For a man of seventy-five, Sir Thomas was still fit and strong, hitting his drive further than most golfers of thirty-five do, but he still didn’t clear the hill.

“Nice drive,” I said softly and fell in step with him as, driver in hand, he began to walk up the slightly sloping fairway.

“The military became my family, though of course I couldn’t join straight away — I was too young. My brother, your father, well he was busy with the estate and the family businesses so most of the time I stayed with the cadets. As soon as I could, I joined up. Later of course UNPOL became my family, but when your father died and the estates and the family businesses all passed to me, that is when I thought of creating the Oliver Foundation.”

“Why gifted children only? Why doesn’t the Oliver Foundation accept any child who has lost its parents?”

“Well, there’s no shortage of care for orphaned children in our world. Indeed, the care given is superb. However, the opportunity for gifted children, or even just above averagely intelligent children, to thrive in that environment is extremely limited with the result that their potential is lost to the world. Over the years, Oliver children have risen to positions of great influence.”

“Was the Oliver Foundation started because of the loss of your brother and because you were alone then?”

“Well, I wasn’t quite alone was I? I lost a brother but gained a nephew. But yes, losing my brother was the influence that led to the Oliver Foundation.” He suddenly side-stepped towards me, and reaching out, put his arm nearly around my shoulders. He missed because he was quite a bit shorter than me, and instead squeezed my elbows awkwardly. I stiffened involuntarily at his touch and he stumbled away, withdrawing his arm and clearing his throat.

“We must do this more often, Jonah. It is one of the hopes of my having more self-time that I’ll be able to spend more time with you.”

“Yes, Uncle, we will. This memoir idea of yours is a great way for me to get to know and appreciate the life you have led. I don’t believe that I have ever thanked you properly for the life that I have enjoyed, and you must allow me to make that up to you somehow.” He smiled at my words and kept walking.

“Of course I will, Jonah, but raising you has been my pleasure. As you know I had some regrets that you showed no interest in a military career but you have made me very proud with your success in the legal field.”

We walked on in silence for a bit. I glanced behind me to see how close Call was to me.

“Exactly where were you when I was born, Uncle?”

“Huh, let me see. You were born on the 29th of October, 2075. I was in Australia at the time — yes, that’s right, official UNPOL business, top secret.
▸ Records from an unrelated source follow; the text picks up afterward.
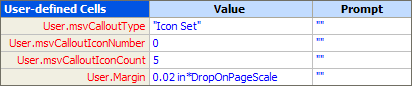 | User-defined Cells | Value | Prompt |
|---|---|---|
| User.msvCalloutType | "Icon Set" | "" |
| User.msvCalloutIconNumber | 0 | "" |
| User.msvCalloutIconCount | 5 | "" |
| User.Margin | 0.02 in*DropOnPageScale | "" |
But I returned to England the moment I heard the news of your birth.”

Sir Thomas hit a good second shot but still had about one hundred sixty to the green. I took a six iron and played safe just short of the water, leaving me with an easy chip shot onto the rolling green.

“Thirty-four years ago and still top secret — that must have been quite some business you were on?”

“Yes, it was. Well without giving away too much I can say that it had to do with the assassination of Bo Vinh.”

“Really! But Bo Vinh died the 1st of January 2075 and this was more than a nine months later, right?”

“Yes, correct, but something came up that provided a lead in the case and I had to follow that up personally. One of my great regrets, perhaps the greatest, is not finding the coward who killed Bo Vinh. I live in hope that one day we will uncover the truth behind the firing of that anti-tank weapon at Bo Vinh’s convertible.”

We walked in silence for a little while.

“And this lead, was it significant?”

“No. It turned out to be a dead end.”

“I see. So getting back to when you were cleared in the court martial over the annihilation of Bucharest, what did you do next?”

We reached his ball. It wasn’t in a good lie. Sir Thomas grunted and looked at the green ahead. An island green connected by a small wooden bridge with low railings and surrounded by a moat twenty yards wide. The sides of the green where they reached the water sloped sharply down hill and anything landing five feet from the edge would roll into the moat.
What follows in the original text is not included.